Regression analysis is a statistical tool that is used to develop and approximate linear relationships among various variables. Regression analysis formulates an association between several variables. When coming up with the model, it is necessary to separate between dependent and independent variables. Regression models are used to predict trends of future variables (Arnold 2011). The paper carries out simple regression analysis to establish the relationship between salaries and the number of years the employees have worked in the organization. Further, scatter plots will be drawn to establish the relationship between the variables. Finally, confidence intervals will be calculated to determine the range within the average values. The analysis will be based on a sample of 135 observations.
Descriptive statistics
Table 1.0 presented below shows a summary of the descriptive statistics.
From the table presented above, the mean and median for salaries are 90.62 and 75.2 respectively. The maximum and minimum values of salaries yield a range of 519.9. The standard deviation, a measure of dispersion, for salaries is 62.57. This implies that the mean can deviate by up to 62.57. The value of skewness (3.03), Kurtosis (19.86) and Jarque Berra (1805.176) indicates that the observations are not normally distributed. In a normal distribution, the value of skewness and Kurtosis should be zero. The mean and median for the number of years they have been senior officers are 22.99 and 23 respectively. The maximum and minimum values yield a range of 45 years. The standard deviation is 11.67. The value of skewness (-0.11), Kurtosis (1.88) and Jarque Berra (7.41) indicates that the observations are not normally distributed.
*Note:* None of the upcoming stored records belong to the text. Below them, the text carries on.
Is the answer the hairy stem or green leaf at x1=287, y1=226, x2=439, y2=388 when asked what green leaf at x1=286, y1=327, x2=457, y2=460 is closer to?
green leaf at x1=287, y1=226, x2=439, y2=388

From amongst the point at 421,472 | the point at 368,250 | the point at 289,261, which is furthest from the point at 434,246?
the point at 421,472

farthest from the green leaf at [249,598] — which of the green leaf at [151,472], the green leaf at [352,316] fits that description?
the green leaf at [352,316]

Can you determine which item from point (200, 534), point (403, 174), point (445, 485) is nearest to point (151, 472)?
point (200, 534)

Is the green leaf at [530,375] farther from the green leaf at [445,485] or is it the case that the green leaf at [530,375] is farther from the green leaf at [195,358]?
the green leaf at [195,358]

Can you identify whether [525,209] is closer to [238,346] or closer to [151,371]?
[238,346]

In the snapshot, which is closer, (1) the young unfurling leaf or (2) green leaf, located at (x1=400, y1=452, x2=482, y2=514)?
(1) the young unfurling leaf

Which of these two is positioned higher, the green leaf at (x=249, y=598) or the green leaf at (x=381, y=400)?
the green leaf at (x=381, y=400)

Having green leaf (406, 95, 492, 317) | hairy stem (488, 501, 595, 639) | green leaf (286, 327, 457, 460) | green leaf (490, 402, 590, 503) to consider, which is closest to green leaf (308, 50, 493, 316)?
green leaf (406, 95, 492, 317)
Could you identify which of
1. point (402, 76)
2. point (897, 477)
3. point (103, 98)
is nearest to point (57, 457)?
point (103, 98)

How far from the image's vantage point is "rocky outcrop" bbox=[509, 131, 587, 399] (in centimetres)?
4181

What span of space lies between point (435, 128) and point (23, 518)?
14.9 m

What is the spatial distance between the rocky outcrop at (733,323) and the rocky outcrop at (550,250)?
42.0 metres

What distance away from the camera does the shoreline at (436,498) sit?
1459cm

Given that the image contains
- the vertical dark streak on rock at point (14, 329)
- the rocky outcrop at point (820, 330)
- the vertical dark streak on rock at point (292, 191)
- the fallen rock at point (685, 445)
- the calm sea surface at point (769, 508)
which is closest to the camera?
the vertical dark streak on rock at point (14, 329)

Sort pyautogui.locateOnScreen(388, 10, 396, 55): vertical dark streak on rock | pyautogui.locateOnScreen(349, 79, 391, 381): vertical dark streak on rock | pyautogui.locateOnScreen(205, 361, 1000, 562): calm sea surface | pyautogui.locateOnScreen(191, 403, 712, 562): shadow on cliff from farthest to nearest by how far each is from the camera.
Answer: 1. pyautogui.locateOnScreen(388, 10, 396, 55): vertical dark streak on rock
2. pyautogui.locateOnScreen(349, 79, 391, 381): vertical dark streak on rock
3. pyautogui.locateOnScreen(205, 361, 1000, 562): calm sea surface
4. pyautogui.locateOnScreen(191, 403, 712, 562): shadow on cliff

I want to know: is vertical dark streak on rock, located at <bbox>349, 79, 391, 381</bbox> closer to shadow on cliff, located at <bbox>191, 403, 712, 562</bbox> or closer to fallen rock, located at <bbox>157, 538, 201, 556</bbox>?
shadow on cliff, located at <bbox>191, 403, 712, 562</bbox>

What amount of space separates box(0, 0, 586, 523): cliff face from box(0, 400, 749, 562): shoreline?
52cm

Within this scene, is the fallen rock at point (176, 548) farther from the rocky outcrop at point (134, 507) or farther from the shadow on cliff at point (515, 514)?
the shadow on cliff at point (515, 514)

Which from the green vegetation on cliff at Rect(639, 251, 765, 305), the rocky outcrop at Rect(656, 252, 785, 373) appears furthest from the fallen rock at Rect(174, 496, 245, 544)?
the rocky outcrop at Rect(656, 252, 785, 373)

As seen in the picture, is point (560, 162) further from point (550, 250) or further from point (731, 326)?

Finally, the mean and median for the number of years they have worked for the company are 7.8 and 6 respectively. The maximum and minimum values yield a range of 37 years. The standard deviation is 6.41. The value of skewness (1.52), Kurtosis (5.99) and Jarque Berra (102.25) indicates that the observations are not normally distributed (Verbeek 2008).
Scatter plots
A scatter diagram is a graph that plots two variables on a Cartesian plane. Scatter diagram tries to establish if there exists a linear relationship between the two variables plotted. This can be observed by looking at the trend of the scatter plots. The independent variable is plotted on the x – axis while the dependent variable is on the y – axis. In this case, salary will be plotted on the y – axis while the number of years will be plotted on the x – axis (Greene 2003). Different graphs will be plotted for each explanatory variable.
In the graph above, it can be noted that as the number of years the employees have worked in the company increases, there is no significant change in salary. This implies that there seem to be no sign of the relationship between salary and the number of years the employees have worked in the company.
In the graph, it can be observed that the salary tends to increase as the number of years the employees have worked as seniors increases. The plots show an indication of a positive relationship between the two variables.
Simple regression
Simple regression develops a relationship between two variables. The dependent variable is salary while the independent variable is number of years. The regression line will take the form
when the ordinary least squares method is used (Asteriou & Hall 2011). The regression line can be simplified as shown below.
Simplified regression equation Y = b0 + b1X
Y = Salaries
X = the number of years they have worked for the company
The theoretical expectations are b0 can take any value and b1 > 0.
Regression results
Table 1.1 shows the regression results for salary level against the number of years they have worked for the company.
The regression equation can be written as Y = 84.79 + 0.25X. The value of R-squared is 0.0022 while t-statistics is 0.5461 (it is less than t-tabulated at 95% confidence interval – 1.932). The results do not show a strong regression line.
Table 1.2 shows the regression results for salary level against the number of years they have been senior officers.
The regression equation can be written as Y = 77.40 + 1.69X. The value of R-squared is 0.0301 while t-statistics is 2.0332 (it is greater than t-tabulated at 95% confidence interval – 1.932). The results show that the variable is a significant determinant of salary.
Discussion
The regression results for the relationship between salary and the number of years they have been senior officers is more robust than the relationship between salary and the number of years they have worked in the company because it has a higher value of R-value and years_senior is a significant explanatory variable.
Confidence intervals
The confidence interval is calculated based on the values of the sample collected from a given population. It gives the range within which the population parameter is expected to lie. Further, the population parameter is not known (Baltagi 2011). Therefore, the confidence interval does not give the exact value of the population parameter. The intervals will be calculated at 95% confidence level.
Table 1.3 shows the confidence interval for the number of years they have worked for the company.
The population parameter for years_senior will lie between 0.0461 and 3.3437.
Table 1.4 shows the confidence interval for the number of years they have been senior officers.
The population parameter for years_comp will lie between -0.6647 and 1.1718.
References
Arnold, R 2011, Economics, Cengage Learning, USA.
Asteriou, D & Hall, S 2011, Applied econometrics, Palgrave Macmillian, London.
Baltagi, G 2011, Econometrics, Springer, New York.
Greene, H 2003, Econometric analysis, Prentice–Hall, London.
Verbeek, M 2008, A guide to modern econometrics, John Wiley & Sons, England.